As for their relationship, and in fact, the relationships of couples in The Lowland, it seems to me the book pays scant homage to conventional depictions of love – even when young people are presented, even when Gauri and Udayan are depicted.
This is neither Hollywood nor Bollywood.
The stark inner aloneness of Lahiri’s characters is punishing. For The lowland contains yearning, and angst, and loss, and yes, love, but much more inscribed into characters is the brutality of their aloneness. The legacy for Bela, Gauri’s daughter and perhaps even for Meghna, the granddaughter are the same.
And in this regard, The Lowland is more generous to its male characters and more poignantly unforgiving of its females.
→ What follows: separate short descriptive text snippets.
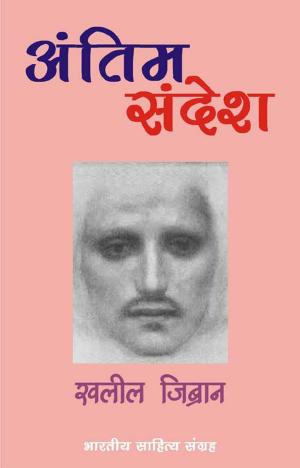 Book cover of Antim Sandesh (Hindi Novel)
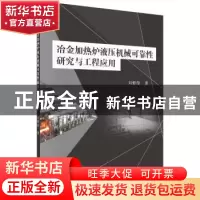 正版 冶金加热炉液压机械可靠性研究与工程应用 刘雅俊 科学出版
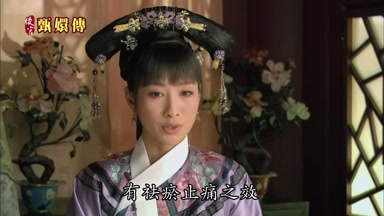 有祛痕止痛之效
For me, myself a migrant Gauri woman, what is the take-away? That whatever piece of sky arcs over me, I am joined, unawares to powerful determinants in an age-old migration, forced and unforced, of peoples.
So, as relentlessly discomforting, alone and troubling as Jhumpa Lahiri’s The Lowland is, for me as a reader, it is a relief not to buck up against old cultural battles of newcomer adjustment or to have to suffer through the clichéd migrant fairy tale.